On October 2, 2021, Davis was waived by the Buccaneers.

===Indianapolis Colts===
On October 5, 2021, the Indianapolis Colts claimed Davis off waivers. On October 30, 2021, Davis was waived by the Colts.

===Pittsburgh Steelers===
On November 2, 2021, Davis was signed to the Pittsburgh Steelers practice squad. He signed a reserve/future contract with the Steelers on January 18, 2022. On August 30, Davis was waived by the Steelers.

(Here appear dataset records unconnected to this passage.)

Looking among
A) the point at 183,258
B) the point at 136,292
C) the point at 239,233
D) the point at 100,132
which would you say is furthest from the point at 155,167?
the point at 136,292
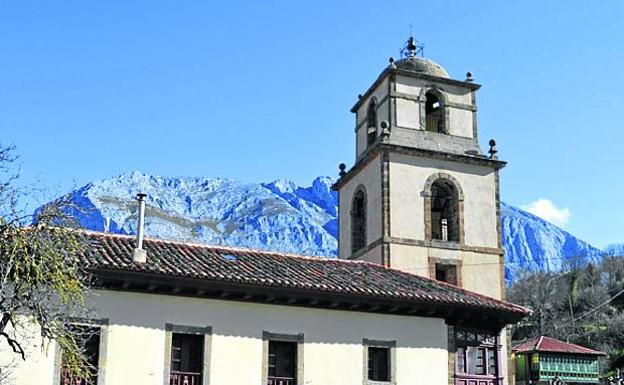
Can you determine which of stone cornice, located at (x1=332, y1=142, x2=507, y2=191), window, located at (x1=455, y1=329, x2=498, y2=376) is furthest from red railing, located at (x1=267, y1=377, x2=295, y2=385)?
stone cornice, located at (x1=332, y1=142, x2=507, y2=191)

===Tampa Bay Buccaneers (second stint)===
On September 21, 2022, Davis was signed to the Buccaneers practice squad. He was released on November 29.

===Los Angeles Rams===
On December 14, 2022, Davis signed with the practice squad of the Los Angeles Rams. His practice squad contract expired when the team's season ended on January 9, 2023.

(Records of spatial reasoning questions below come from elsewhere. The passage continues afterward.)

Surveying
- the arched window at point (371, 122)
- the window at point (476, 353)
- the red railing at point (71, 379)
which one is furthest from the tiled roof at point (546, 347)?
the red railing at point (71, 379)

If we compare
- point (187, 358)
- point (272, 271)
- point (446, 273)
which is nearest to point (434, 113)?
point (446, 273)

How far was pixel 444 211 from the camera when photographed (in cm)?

===Birmingham Stallions===
On March 28, 2023, Davis signed with the Birmingham Stallions of the United States Football League (USFL). He was released from his contract on July 27, to sign with an NFL team.

===Houston Texans===
On August 6, 2023, Davis signed with the Houston Texans. He was waived on August 29, and re-signed to the practice squad. He was promoted to the active roster on September 30.

===San Francisco 49ers===
On November 5, 2024, the Texans traded Davis to the San Francisco 49ers in exchange for a seventh-round pick in the 2026 draft. In three appearances for the 49ers, he recorded three combined tackles.

On July 21, 2025, Davis announced his retirement from professional football.

=== Birmingham Stallions (second stint) ===
On September 3, 2025, Davis came out of retirement and signed with the Birmingham Stallions of the United Football League (UFL), reuniting with his twin brother Carlos Davis.

== NFL career statistics ==

Legend
|  | Won the Super Bowl |
| Bold | Career high |

Year: Team; Games; Tackles; Interceptions; Fumbles
GP: GS; Comb; Solo; Ast; Sack; PD; Int; Yds; Avg; Lng; TD; FF; FR; Yds; TD
2020: TB; 2; 0; 2; 1; 1; 0.0; 0; 0; 0; 0.0; 0; 0; 0; 0; 0; 0
2021: IND; 1; 0; 0; 0; 0; 0.0; 0; 0; 0; 0.0; 0; 0; 0; 0; 0; 0
2023: HOU; 15; 1; 32; 16; 16; 2.0; 2; 0; 0; 0.0; 0; 0; 1; 1; 0; 0
2024: HOU; 9; 0; 9; 6; 3; 1.0; 0; 0; 0; 0; 0; 0; 0; 0; 0; 0
SF: 3; 0; 3; 1; 2; 0; 0; 0; 0; 0; 0; 0; 0; 0; 0; 0
Career: 30; 1; 46; 24; 22; 3.0; 2; 0; 0; 0.0; 0; 0; 1; 1; 0; 0

==Personal life==
Davis is the twin brother of Carlos Davis. Khalil and Carlos were adopted by their parents Carl and Tracy Davis when they were nine months old.